## [THE PROBLEM]
Return every line in the items below that contains the word "dress". Case counts.

## [RECORDED DATA]
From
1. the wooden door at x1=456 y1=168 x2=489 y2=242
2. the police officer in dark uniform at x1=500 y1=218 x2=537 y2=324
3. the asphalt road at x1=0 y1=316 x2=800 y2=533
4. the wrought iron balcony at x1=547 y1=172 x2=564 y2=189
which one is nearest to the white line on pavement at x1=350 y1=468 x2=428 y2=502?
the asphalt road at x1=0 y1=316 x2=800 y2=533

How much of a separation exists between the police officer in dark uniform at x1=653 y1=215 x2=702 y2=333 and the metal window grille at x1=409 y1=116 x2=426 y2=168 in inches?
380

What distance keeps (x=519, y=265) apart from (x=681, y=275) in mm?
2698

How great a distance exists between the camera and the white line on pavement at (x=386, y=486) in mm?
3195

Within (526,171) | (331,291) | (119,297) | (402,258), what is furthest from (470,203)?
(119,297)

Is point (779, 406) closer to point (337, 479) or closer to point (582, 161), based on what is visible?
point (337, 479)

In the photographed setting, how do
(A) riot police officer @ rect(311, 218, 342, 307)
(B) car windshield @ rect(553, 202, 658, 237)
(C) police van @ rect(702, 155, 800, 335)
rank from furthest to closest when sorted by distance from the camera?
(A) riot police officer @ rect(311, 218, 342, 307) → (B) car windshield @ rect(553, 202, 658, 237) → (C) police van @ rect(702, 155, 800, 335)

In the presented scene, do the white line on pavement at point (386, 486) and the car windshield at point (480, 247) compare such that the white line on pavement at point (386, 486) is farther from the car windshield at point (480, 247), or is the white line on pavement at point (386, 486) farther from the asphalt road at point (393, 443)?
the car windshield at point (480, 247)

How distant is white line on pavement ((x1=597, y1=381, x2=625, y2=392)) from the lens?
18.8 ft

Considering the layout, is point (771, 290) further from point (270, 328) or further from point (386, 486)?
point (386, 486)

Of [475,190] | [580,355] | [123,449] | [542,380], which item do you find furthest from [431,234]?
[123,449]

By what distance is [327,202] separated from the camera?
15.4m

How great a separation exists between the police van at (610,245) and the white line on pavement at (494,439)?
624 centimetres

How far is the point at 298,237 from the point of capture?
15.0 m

--

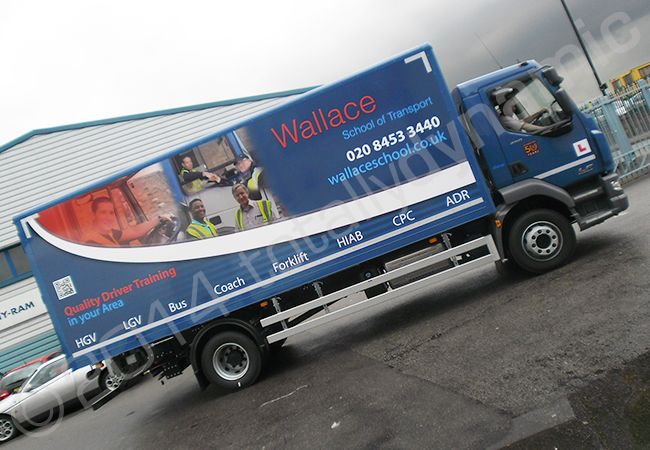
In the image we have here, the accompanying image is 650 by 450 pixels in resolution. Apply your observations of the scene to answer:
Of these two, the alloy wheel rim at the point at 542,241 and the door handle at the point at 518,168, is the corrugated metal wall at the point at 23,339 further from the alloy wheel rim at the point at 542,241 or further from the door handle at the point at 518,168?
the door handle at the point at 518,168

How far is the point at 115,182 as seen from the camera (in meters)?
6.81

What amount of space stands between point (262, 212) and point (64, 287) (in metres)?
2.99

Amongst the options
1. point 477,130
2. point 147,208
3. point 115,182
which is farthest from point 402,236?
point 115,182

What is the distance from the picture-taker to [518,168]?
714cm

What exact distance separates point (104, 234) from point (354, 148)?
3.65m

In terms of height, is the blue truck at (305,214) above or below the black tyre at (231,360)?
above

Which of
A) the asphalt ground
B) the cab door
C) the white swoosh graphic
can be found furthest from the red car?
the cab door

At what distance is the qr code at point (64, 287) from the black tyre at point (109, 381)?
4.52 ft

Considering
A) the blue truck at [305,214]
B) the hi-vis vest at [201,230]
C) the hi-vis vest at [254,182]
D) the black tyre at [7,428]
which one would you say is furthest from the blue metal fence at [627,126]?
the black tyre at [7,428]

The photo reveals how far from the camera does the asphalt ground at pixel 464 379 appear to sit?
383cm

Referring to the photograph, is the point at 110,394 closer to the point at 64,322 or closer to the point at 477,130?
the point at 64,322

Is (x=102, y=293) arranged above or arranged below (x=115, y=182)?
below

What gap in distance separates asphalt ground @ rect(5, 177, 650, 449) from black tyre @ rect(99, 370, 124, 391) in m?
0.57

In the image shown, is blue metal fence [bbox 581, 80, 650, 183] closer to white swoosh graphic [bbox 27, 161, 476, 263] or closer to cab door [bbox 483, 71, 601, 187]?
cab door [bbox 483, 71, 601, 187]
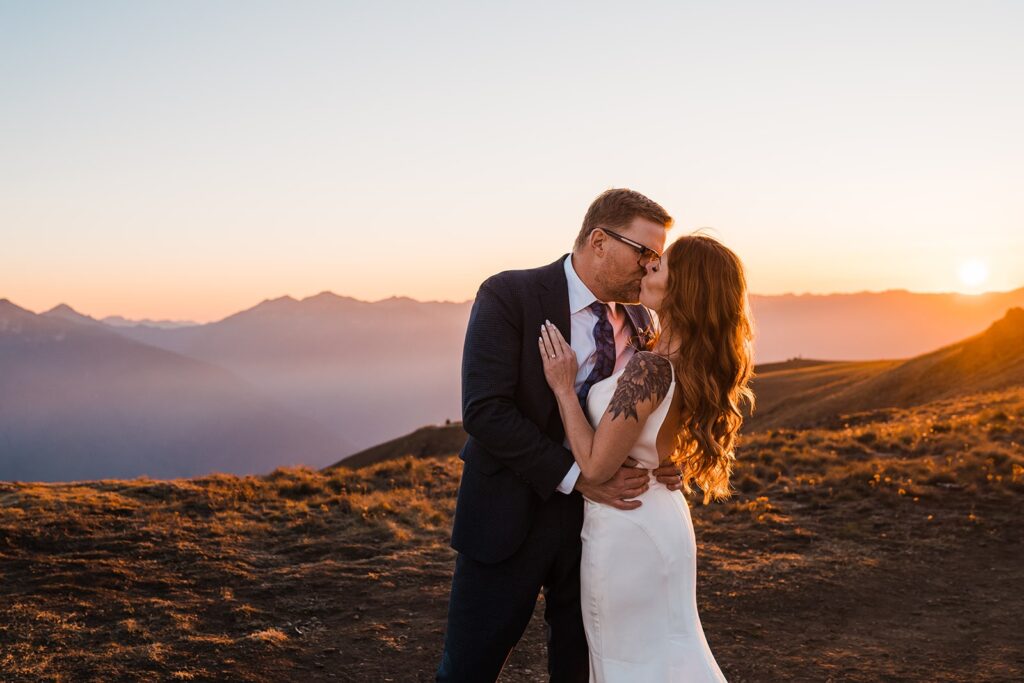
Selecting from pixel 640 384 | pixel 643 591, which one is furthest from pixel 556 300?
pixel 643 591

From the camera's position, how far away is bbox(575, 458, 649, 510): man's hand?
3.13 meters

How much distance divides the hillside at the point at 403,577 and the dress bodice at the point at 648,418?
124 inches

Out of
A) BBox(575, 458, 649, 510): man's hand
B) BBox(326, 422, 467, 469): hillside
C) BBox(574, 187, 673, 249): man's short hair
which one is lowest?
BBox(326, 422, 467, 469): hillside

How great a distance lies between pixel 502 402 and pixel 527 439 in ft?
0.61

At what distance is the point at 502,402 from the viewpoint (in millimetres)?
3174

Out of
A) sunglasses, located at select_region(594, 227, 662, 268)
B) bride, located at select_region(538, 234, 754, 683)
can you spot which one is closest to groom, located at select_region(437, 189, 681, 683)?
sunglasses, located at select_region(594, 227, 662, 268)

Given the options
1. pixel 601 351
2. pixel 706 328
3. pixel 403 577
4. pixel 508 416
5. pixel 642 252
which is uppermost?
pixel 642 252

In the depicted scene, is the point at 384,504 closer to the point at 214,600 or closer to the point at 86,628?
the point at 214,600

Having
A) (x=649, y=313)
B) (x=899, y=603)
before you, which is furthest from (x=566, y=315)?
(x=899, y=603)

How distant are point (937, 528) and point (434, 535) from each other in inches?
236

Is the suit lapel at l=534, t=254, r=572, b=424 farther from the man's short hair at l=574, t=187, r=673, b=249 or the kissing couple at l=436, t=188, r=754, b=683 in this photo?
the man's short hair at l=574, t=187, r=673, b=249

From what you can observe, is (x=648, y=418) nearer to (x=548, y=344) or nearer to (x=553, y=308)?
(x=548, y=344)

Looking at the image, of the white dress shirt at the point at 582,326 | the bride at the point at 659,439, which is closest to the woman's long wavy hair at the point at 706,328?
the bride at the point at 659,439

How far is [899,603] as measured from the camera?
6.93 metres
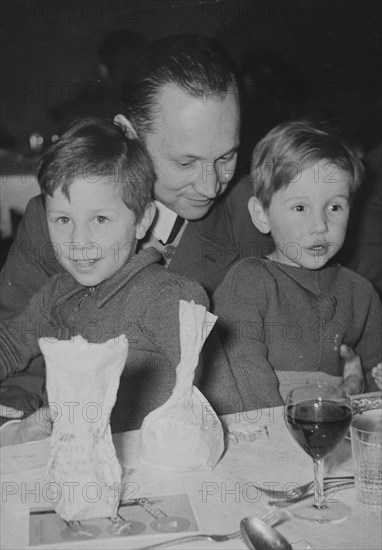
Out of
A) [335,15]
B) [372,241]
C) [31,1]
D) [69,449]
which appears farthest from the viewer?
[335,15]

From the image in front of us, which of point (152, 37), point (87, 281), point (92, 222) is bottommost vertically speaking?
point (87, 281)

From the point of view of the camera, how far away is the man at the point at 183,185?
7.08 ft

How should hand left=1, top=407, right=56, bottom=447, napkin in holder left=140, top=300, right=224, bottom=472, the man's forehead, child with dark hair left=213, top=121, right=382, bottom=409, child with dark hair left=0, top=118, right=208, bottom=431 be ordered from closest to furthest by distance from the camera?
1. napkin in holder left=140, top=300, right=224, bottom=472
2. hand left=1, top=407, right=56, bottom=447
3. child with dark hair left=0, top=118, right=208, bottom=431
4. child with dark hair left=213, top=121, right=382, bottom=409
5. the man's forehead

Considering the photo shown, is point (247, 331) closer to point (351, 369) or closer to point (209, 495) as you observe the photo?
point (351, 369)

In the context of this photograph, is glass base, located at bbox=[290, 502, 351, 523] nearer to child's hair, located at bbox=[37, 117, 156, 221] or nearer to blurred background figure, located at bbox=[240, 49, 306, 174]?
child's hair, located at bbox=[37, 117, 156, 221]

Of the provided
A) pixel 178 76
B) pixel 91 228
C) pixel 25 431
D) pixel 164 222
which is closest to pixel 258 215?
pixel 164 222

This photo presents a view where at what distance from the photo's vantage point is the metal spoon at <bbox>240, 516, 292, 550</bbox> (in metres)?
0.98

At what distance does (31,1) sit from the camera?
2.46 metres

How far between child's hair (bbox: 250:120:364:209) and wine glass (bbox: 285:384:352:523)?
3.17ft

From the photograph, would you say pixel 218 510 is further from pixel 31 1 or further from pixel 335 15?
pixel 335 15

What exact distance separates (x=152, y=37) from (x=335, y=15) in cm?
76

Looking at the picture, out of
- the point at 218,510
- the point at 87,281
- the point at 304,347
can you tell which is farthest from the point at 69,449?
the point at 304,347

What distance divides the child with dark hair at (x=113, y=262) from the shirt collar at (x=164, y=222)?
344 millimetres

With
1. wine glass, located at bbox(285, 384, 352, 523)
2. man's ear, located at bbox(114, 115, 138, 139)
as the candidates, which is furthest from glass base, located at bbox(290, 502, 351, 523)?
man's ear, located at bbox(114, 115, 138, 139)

---

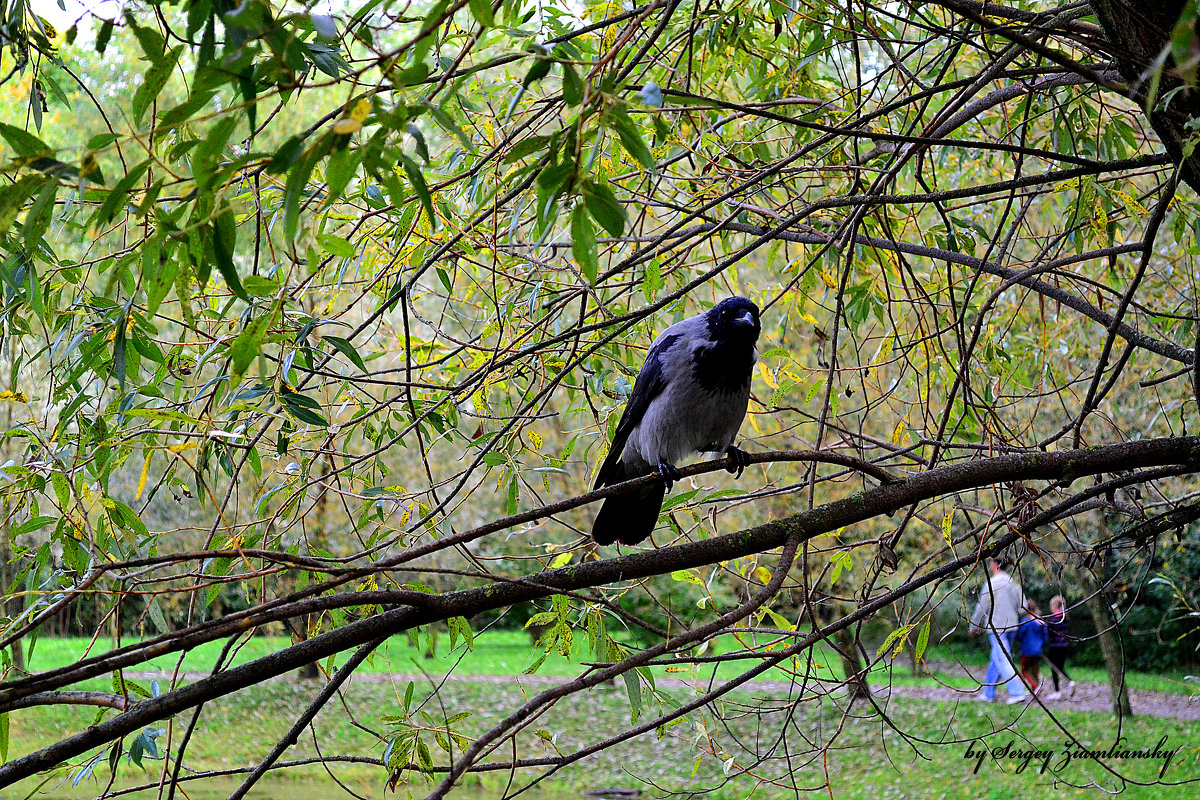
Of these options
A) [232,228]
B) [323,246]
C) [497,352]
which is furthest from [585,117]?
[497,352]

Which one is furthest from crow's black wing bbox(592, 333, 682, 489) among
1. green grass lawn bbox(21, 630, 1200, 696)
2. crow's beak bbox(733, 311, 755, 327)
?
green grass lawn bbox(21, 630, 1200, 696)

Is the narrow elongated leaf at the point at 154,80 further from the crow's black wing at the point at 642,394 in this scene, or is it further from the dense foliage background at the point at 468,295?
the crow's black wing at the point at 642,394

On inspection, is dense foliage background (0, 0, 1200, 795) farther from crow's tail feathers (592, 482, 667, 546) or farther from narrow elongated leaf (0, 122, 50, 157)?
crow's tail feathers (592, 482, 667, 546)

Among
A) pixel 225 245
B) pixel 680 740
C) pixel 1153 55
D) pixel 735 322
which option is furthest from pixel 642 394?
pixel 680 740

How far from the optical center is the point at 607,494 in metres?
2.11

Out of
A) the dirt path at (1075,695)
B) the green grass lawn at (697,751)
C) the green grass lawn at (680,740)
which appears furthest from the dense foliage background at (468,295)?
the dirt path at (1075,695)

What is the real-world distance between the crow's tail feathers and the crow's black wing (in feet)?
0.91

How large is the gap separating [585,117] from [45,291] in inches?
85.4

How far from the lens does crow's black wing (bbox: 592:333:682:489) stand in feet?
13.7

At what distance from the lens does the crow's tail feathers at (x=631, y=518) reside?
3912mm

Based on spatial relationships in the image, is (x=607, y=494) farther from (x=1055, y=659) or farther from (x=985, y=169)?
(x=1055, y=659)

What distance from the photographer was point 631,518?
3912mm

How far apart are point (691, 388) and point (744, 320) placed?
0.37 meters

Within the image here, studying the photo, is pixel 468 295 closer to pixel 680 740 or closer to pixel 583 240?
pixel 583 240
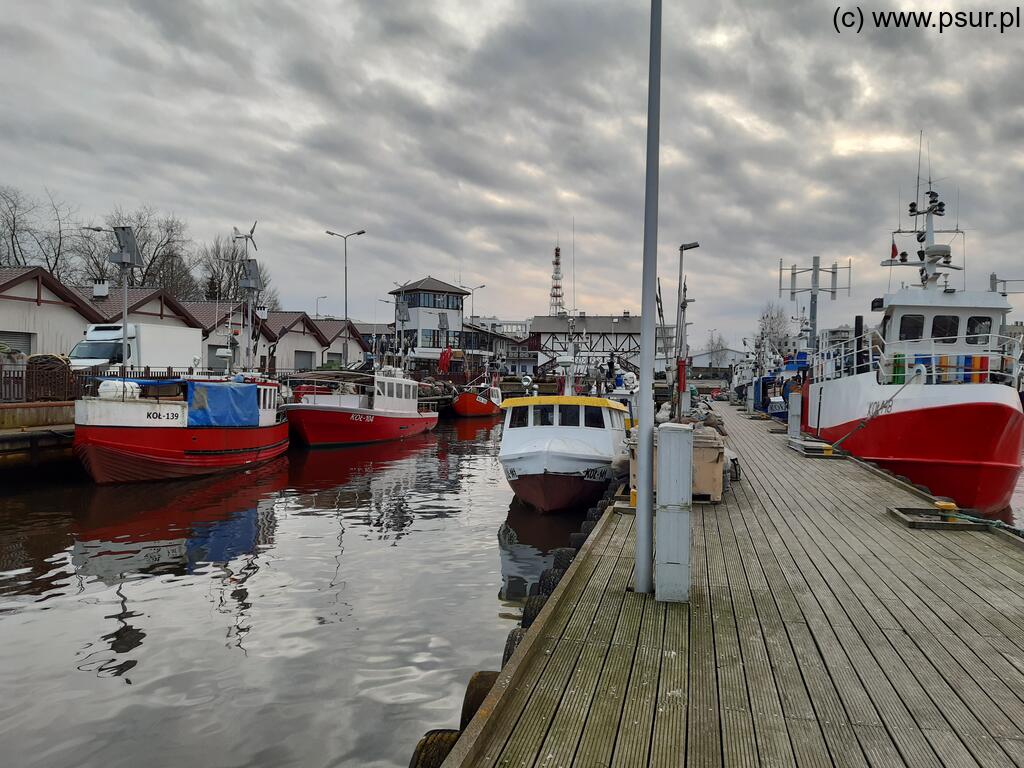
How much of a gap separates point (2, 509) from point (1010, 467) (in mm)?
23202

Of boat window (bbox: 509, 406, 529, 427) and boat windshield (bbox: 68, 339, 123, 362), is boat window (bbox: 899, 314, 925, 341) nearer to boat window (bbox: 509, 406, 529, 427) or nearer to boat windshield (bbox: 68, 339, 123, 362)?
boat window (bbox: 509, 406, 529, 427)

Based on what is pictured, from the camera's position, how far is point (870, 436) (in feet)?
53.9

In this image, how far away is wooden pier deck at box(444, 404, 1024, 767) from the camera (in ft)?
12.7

## [RESULT OF THIS EXERCISE]
How much distance divides the hillside at the point at 403,577 and the dress bodice at the point at 648,418?
Looking at the image, of the white dress shirt at the point at 582,326 | the bride at the point at 659,439, which is closest to the woman's long wavy hair at the point at 706,328?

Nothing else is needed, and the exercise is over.